[EXTRACTED DATA — start]
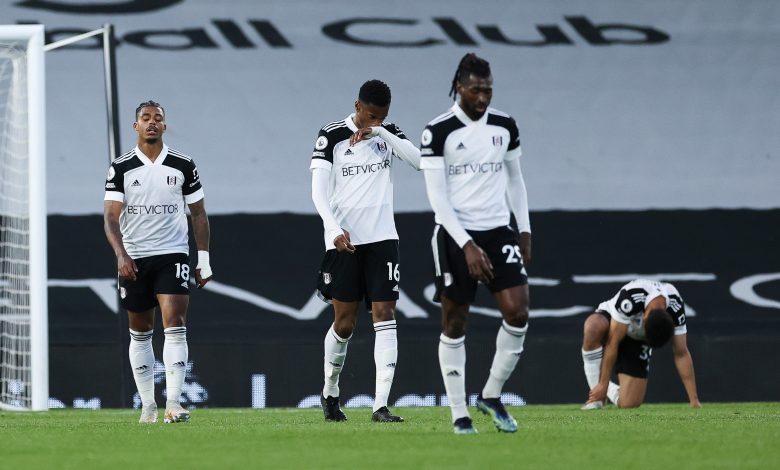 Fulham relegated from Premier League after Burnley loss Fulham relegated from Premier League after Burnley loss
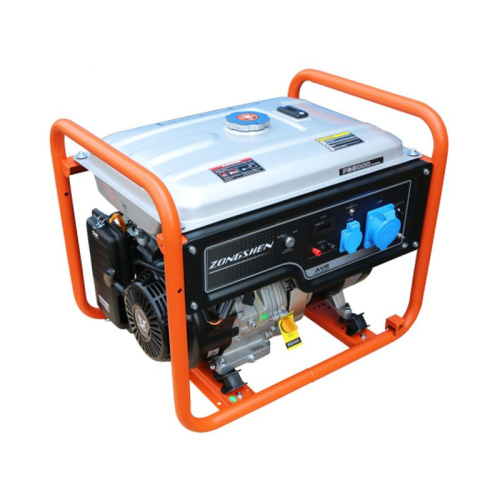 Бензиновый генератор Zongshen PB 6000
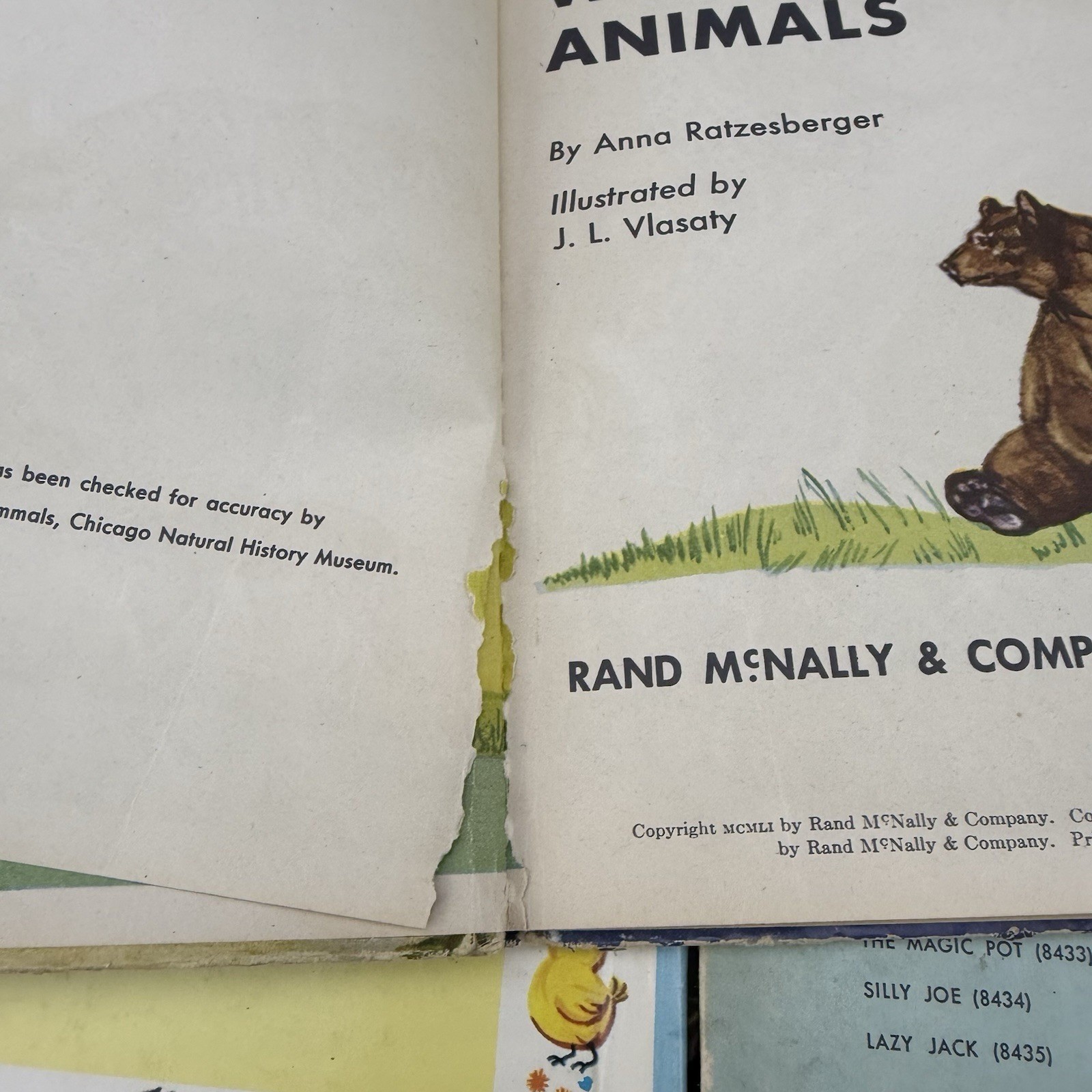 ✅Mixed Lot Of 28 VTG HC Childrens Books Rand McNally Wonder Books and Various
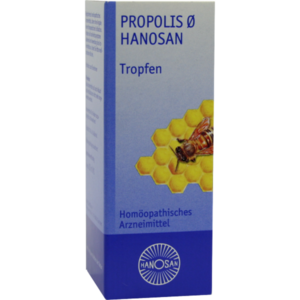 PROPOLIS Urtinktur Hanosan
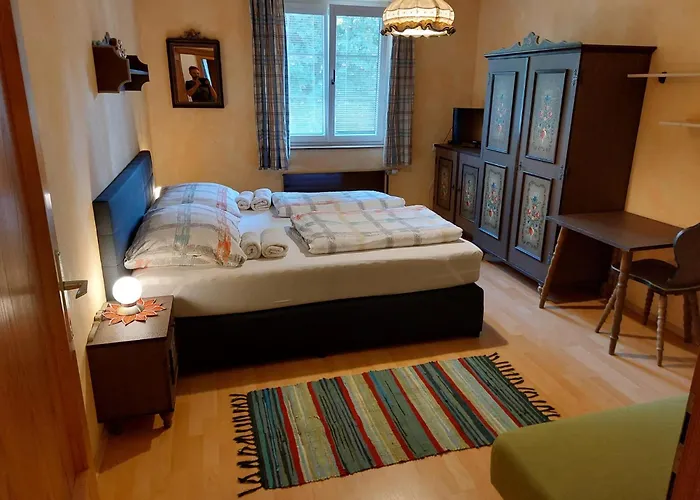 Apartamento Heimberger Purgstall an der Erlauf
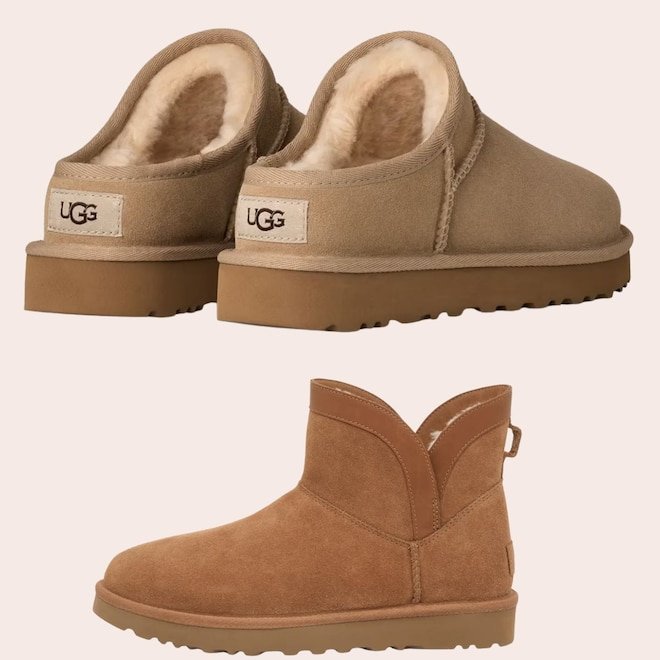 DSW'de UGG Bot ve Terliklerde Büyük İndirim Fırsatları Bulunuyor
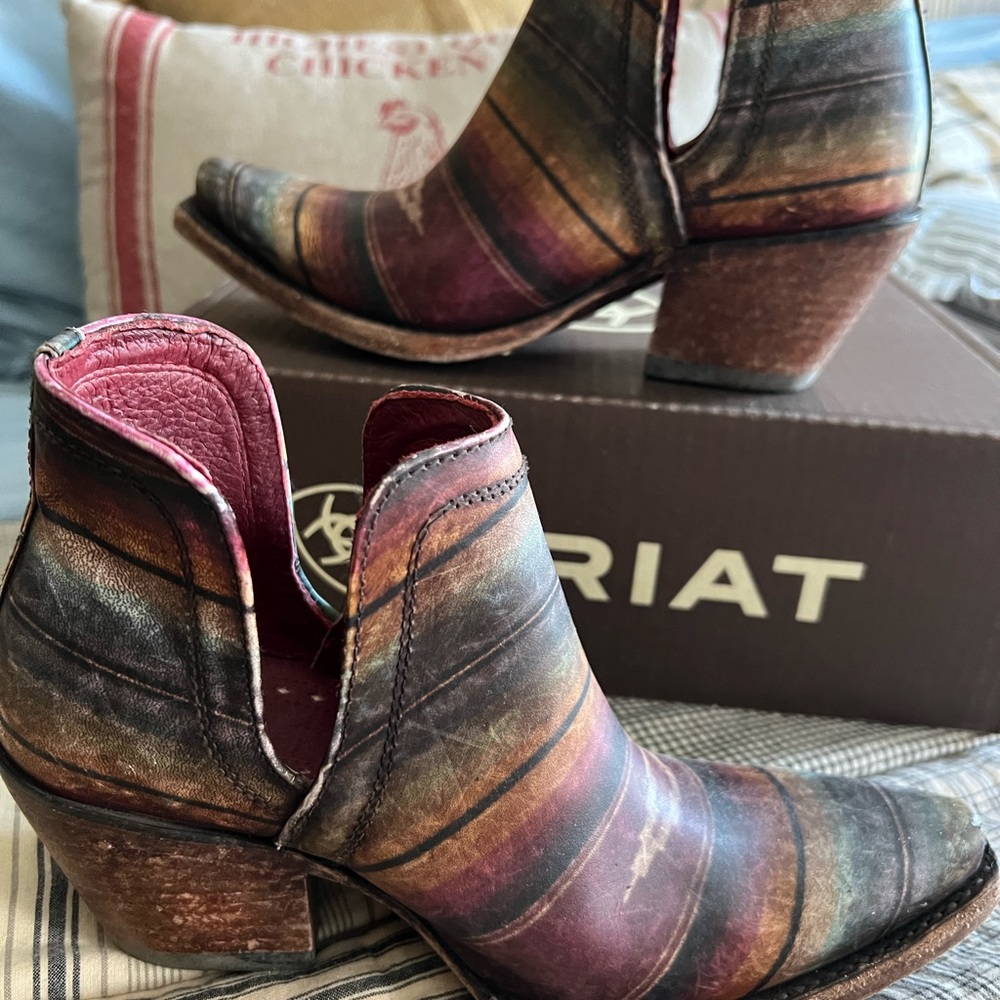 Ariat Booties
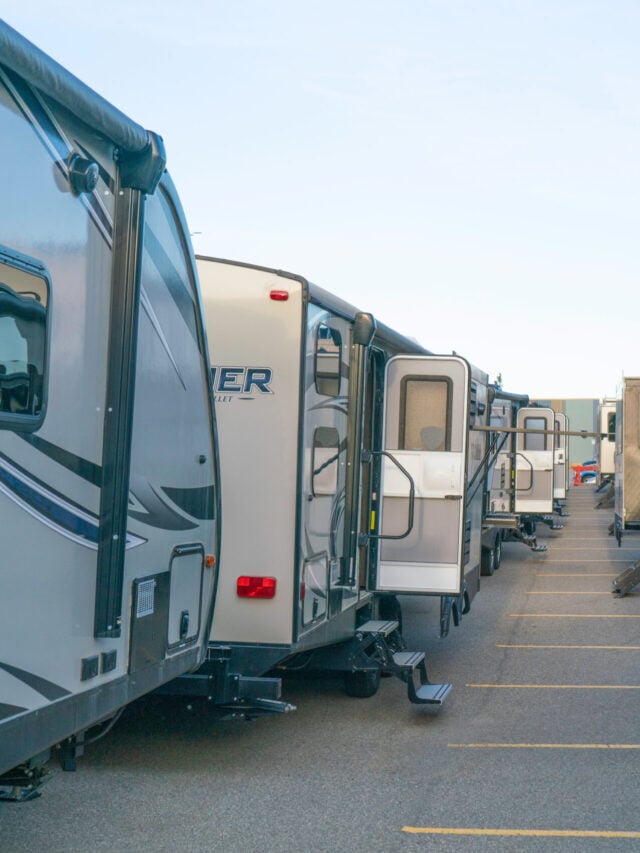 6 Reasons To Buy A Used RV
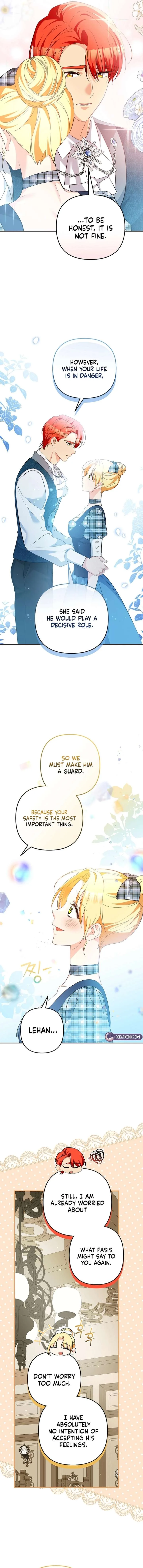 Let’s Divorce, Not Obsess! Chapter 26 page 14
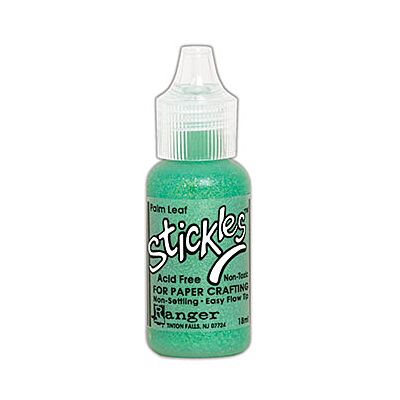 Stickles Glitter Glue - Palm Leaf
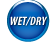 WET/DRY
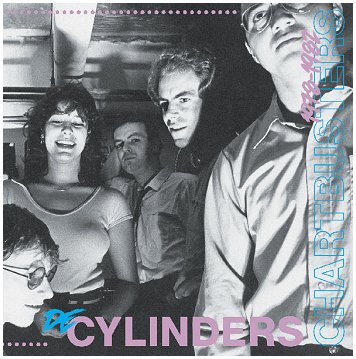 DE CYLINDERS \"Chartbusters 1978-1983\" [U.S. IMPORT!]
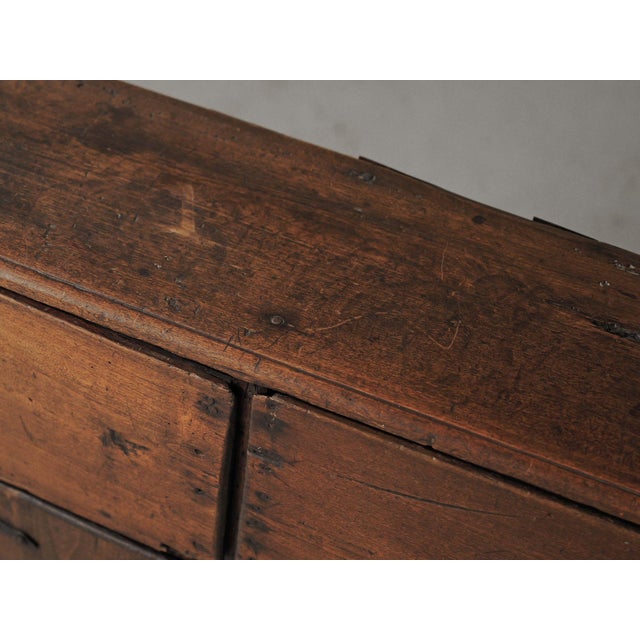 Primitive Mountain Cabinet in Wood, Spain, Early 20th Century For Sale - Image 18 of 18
[EXTRACTED DATA — finish]
▶ **WHAT THE TASK REQUIRES**
The reply should reproduce every entry above word for word and contain no pictures.

▶ **RESULT**
 Fulham relegated from Premier League after Burnley loss Fulham relegated from Premier League after Burnley loss
 Бензиновый генератор Zongshen PB 6000
 ✅Mixed Lot Of 28 VTG HC Childrens Books Rand McNally Wonder Books and Various
 PROPOLIS Urtinktur Hanosan
 Apartamento Heimberger Purgstall an der Erlauf
 DSW'de UGG Bot ve Terliklerde Büyük İndirim Fırsatları Bulunuyor
 Ariat Booties
 6 Reasons To Buy A Used RV
 Let’s Divorce, Not Obsess! Chapter 26 page 14
 Stickles Glitter Glue - Palm Leaf
 WET/DRY
 DE CYLINDERS \"Chartbusters 1978-1983\" [U.S. IMPORT!]
 Primitive Mountain Cabinet in Wood, Spain, Early 20th Century For Sale - Image 18 of 18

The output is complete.